The Norfolk-based engineering group Beru F1 Systems, founded in 1993, released a radically designed bike in 2007 called the Factor001, costing £25,000. This was a training bike that Bike Radar magazine claimed "leaps ahead of anything the cycling world has even envisaged" and was called "the most advanced bike ever made". Five years later the company, now renamed BF1 Systems, produced a second bike, this time in conjunction with the luxury sports car maker Aston Martin. Called the One-77, this model had several elements in common with the Factor001, and was limited to 77 individual bikes, with the company making them – Factorbikes, a subsidiary of BF1 – using seven staff taking two weeks to build each one. They were equipped with a "motorsport-derived data logging system" and other kit not found in road bikes at the time.

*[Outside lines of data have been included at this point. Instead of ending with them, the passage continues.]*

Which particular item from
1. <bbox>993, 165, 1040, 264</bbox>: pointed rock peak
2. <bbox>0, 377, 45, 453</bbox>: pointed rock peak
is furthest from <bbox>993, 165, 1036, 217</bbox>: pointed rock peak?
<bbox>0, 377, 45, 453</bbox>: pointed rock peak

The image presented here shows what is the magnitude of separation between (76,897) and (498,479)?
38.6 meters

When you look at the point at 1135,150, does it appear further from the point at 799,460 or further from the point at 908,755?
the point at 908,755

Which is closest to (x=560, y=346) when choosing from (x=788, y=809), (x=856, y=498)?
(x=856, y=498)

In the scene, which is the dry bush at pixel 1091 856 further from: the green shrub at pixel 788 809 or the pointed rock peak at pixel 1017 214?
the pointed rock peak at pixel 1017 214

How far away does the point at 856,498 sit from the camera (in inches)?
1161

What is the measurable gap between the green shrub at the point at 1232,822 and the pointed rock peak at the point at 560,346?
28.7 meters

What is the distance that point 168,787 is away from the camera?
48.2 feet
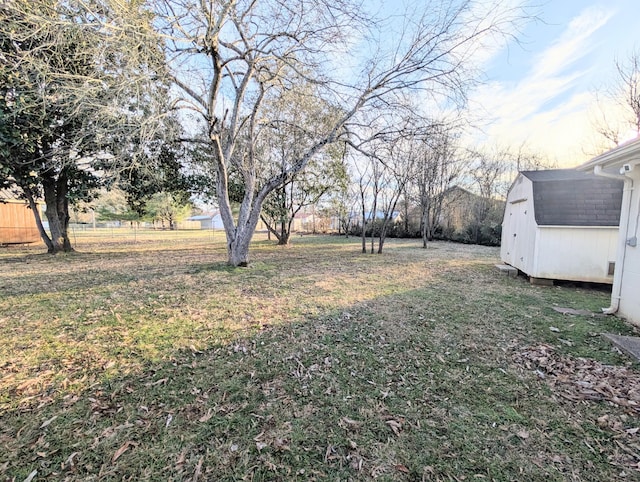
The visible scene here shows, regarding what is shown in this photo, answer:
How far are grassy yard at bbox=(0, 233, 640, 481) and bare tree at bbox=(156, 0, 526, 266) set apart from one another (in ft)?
13.5

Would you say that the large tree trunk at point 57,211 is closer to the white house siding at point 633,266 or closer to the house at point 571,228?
the house at point 571,228

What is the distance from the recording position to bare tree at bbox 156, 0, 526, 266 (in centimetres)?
480

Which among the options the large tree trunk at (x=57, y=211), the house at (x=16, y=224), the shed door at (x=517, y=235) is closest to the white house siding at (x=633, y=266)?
the shed door at (x=517, y=235)

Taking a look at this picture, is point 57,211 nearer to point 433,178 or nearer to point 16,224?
point 16,224

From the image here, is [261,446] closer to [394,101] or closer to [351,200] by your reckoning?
[394,101]

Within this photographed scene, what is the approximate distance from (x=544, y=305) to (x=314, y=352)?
424 cm

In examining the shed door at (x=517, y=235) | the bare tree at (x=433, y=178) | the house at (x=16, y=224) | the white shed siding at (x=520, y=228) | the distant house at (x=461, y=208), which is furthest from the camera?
the distant house at (x=461, y=208)

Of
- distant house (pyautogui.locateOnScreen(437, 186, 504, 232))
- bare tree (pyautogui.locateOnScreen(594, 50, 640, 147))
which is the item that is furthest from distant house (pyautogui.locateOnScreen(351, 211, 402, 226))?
bare tree (pyautogui.locateOnScreen(594, 50, 640, 147))

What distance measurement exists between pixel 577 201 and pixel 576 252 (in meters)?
1.14

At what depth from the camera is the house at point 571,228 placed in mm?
5664

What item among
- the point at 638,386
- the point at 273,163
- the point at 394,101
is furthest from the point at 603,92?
the point at 638,386

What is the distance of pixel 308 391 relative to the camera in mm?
2303

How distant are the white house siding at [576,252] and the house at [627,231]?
6.60ft

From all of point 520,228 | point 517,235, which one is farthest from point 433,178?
point 520,228
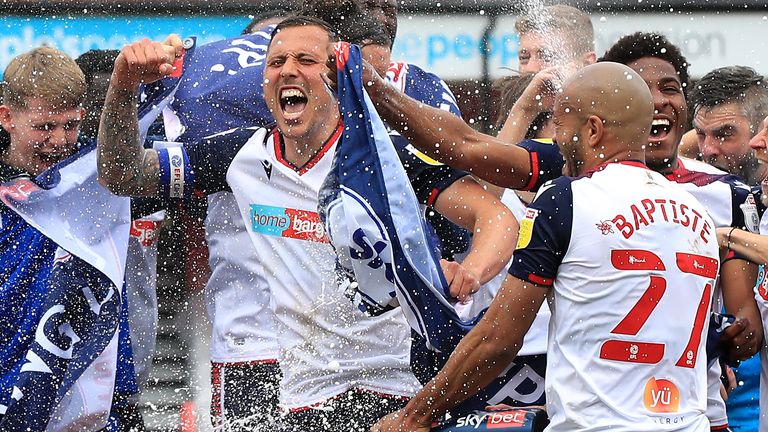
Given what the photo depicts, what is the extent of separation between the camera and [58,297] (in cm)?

In 2013, BF1 developed another advanced carbon-frame bicycle, called the Factor Vis Vires. The company contacted Rob Gitelis, who had experience building carbon bike frames in Taiwan for companies such as Cervélo, to help develop the bicycle and create a brand. In 2016, the brand Factor was launched at the Tour Down Under in Australia.

Australian tech billionaire Scott Farquhar invested in the company, alongside the growth equity investment firm Point King Capital, based in Sydney, Australia, and Farquhar's own private investment firm Skip Capital, as did four-time Tour de France winner Chris Froome, who is also a director of the company. In 2025, Point King Capital and Skip Capital sold part of their holdings in Factor to a subsidiary of Chinese company Zhonglu Advantage Global Investment Co. Ltd called Forever Bicycles, as well as to another Chinese company, VSI Cycling Limited. Zhonglu owns 21.15% of Factor and VSI owns 31.72%.

Former time-trial specialist David Millar was appointed Factor brand director in 2025.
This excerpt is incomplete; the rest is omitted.